自分の中の全てが崩れて行く。ツォンと一つになることで、身分も価値観も、固定観念も、自分を縛り付けているもの全てから解放される。
ルーファウスの中で、感情という名のパズルのピースが、全て組み合わさった気がした。
「ツォン…愛している……」
そう言った途端に、ルーファウスの身体の力が抜け、ツォンの腕の中に倒れ込む。
ツォンは、ルーファウスの口にした言葉に、耳を疑う。
この人は「愛している」と、確かに言った。
いつも無表情で、誰も寄せつけず、高い壁を作る事によって自己防衛をし続けて来た人。その高い壁を取り壊し、自我の全てを曝け出した人。その壁を壊すきっかけを与えたのは自分だ。
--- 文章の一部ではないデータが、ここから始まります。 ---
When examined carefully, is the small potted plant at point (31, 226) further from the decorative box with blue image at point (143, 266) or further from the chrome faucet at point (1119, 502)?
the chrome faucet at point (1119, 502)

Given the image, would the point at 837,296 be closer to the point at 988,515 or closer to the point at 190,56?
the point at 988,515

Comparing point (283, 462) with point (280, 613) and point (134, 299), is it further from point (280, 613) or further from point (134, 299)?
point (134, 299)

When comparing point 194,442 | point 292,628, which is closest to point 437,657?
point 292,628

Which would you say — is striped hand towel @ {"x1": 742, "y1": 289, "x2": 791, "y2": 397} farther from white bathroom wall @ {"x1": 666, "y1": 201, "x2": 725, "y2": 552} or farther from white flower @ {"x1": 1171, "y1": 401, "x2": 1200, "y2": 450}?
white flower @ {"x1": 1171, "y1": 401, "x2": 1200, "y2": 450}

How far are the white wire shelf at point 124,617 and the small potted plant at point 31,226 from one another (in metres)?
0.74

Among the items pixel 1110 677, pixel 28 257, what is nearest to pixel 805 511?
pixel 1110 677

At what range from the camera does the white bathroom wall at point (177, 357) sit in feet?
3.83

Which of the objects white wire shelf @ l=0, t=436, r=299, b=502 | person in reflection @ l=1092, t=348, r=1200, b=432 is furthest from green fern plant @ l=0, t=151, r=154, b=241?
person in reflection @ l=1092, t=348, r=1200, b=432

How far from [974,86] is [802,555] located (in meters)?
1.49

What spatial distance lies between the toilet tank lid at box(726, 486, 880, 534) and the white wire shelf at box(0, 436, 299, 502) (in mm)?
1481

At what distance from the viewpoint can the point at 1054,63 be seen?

自分の感情に自信が持てず、自らの身体を投げ出すことでしか、示すことの出来ない不器用な愛情。
愛おしいと思う。いつまでも慈しみ、守って行きたい。
意識のないルーファウスの身体から己を引き抜くと、どちらのものとも分からぬ液体が、ポタポタと絨毯に落ちる。
ツォンはしまったな、と思いながら取り敢えず自分の身支度を整える。そして、ルーファウスを抱きかかえ、ベッドルームへと運ぶ。
腕は痛むが、そんなことはどうでも良かった。
身も心も“ルーファウスの全て”が自分のものになったのだから。